Lors de la commission de l’automne 2016, qui s’est tenue un 25 novembre, 18 nouveaux projets ont été retenus pour une enveloppe financière globale de 171 900 €. Depuis la création de ce dispositif, ce sont donc désormais 231 projets d’artistes qui auront été aidés, pour un montant total de plus de 3 M€.
Les 18 artistes et projets aidés :
Céline Ahond, Rester ici ou partir là-bas ?
Dominique Angel, In-situ
Ivan Argote, As Far as We Could Get
Julien Beneyton, L’Œil du Tigre
Alex Cecchetti, Arabesque
Sébastien Cordoleani, Matières à penser – LUTH
Anne-Marie Cornu, SOMSONS
Carole Douillard, Idir walking in an exagerated manner around the perimeter of a square
Véronique Ellena, L’obscure clarté
Lola Gonzàlez, Dawn
Aliocha Imhoff & Kantuta Quiros, Les Impatients
Tarik Kiswanson, You, Me, We Were So Many
Grégoire Korganow, Mon rêve familier
Les gens d’Uterpan (Franck Apertet & Anne Vigier), Bibliothèque
Christian Milovanoff, Travail dramaturgique autour du livre « Bureaux »

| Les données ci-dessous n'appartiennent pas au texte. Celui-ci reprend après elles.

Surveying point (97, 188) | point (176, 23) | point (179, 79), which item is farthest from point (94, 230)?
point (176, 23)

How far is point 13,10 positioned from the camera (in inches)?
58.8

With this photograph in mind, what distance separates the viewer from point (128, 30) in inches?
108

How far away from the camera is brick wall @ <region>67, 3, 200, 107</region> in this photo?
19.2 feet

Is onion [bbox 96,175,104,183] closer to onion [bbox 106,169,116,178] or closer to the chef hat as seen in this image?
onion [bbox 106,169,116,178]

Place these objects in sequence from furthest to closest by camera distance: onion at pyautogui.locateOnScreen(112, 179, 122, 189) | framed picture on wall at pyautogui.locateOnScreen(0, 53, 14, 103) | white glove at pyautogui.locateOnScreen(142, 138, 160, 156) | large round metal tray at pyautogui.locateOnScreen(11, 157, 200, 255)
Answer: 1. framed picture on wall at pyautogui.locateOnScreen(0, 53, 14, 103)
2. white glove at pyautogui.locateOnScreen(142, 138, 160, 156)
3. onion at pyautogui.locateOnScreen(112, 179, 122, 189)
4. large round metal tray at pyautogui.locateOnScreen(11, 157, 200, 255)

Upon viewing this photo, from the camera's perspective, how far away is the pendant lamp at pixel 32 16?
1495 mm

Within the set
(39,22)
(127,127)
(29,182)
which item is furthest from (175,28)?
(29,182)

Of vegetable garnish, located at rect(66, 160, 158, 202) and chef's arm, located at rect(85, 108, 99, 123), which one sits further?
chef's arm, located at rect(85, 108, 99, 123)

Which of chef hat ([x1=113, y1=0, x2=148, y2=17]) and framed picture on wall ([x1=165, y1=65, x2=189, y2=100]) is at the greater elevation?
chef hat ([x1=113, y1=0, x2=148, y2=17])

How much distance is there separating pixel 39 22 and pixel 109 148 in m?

Soraya Rhofir, A Mad Museum
Scenocosme (Grégory Lasserre & Anaïs Den Anxt), Membranes
Marie Sommer, Watching the Watchers
Pour présenter un projet lors des commissions de 2017, les artistes peuvent envoyer un dossier :
– pour la commission du printemps 2017 : jusqu’au mercredi 22 février inclus, cachet de la poste faisant foi.
– pour la commission de l’automne 2017 : jusqu’au vendredi 8 septembre inclus, cachet de la poste faisant foi.